■ Extrait du document:
######

En 2007, Nathalie Auguy-Périé et Xavier Périé rachètent à la communauté des sœurs de Jésus Serviteur une demeure datant du XVe siècle situé dans le village de Cruéjouls. Les nouveaux propriétaires doivent relever un défi de taille, restaurer cette maison forte où les murs tombent et les arbustes poussent sur le toit.

Ma vie de châtelain. Château de Cruéjouls : l’histoire d’un sauvetage
De gauche à droite : Nathalie Auguy-Périé, Marthe, Esther et Xavier Périé.

######

■ Données fournies:

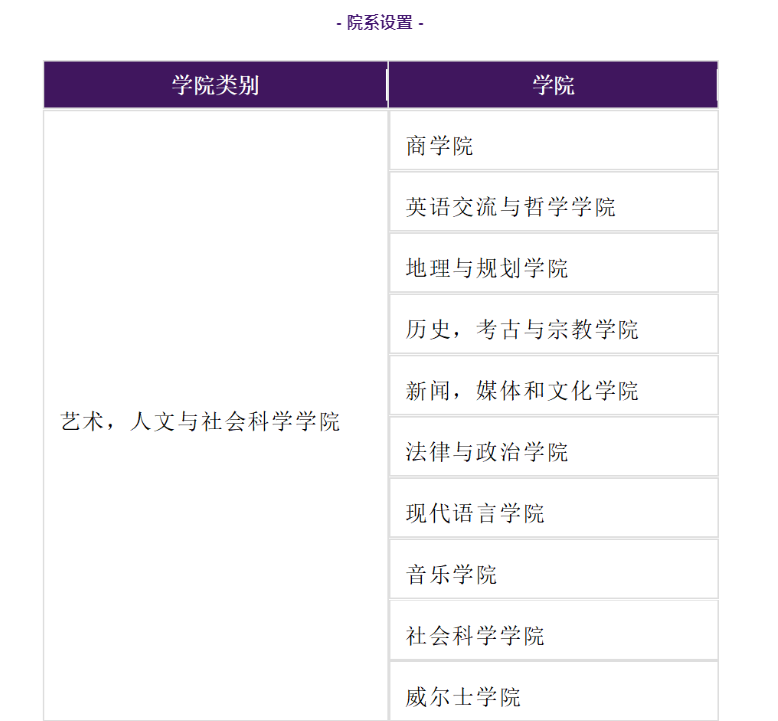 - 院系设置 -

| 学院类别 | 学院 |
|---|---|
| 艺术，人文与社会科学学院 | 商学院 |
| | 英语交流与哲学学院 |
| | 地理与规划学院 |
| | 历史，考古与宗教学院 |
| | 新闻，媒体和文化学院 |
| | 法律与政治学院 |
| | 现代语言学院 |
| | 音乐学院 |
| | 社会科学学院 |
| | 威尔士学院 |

######

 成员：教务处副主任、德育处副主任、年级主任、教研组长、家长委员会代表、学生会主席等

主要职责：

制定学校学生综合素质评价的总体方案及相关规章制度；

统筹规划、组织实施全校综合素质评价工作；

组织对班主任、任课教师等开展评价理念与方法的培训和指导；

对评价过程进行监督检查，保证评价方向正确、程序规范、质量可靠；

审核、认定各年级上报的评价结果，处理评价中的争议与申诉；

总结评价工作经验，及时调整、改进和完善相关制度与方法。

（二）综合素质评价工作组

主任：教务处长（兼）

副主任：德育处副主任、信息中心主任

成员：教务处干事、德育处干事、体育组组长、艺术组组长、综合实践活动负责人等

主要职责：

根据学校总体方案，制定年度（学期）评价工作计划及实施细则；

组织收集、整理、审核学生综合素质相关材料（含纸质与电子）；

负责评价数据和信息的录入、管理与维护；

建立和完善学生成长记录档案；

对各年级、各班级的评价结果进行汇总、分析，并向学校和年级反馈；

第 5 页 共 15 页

######

■ Votre tâche:
Réécrivez sous forme de liste le paragraphe de l'extrait qui commence par « En 2007, Nathalie Auguy-Périé », en conservant ses faits principaux. Les données n'ont aucun lien avec l'extrait.

■ Votre réponse:
- En 2007, Nathalie Auguy-Périé et Xavier Périé rachètent une demeure du XVe siècle à Cruéjouls.
- Le vendeur est la communauté des sœurs de Jésus Serviteur.
- Les nouveaux propriétaires doivent restaurer cette maison forte.
- Les murs tombent et des arbustes poussent sur le toit.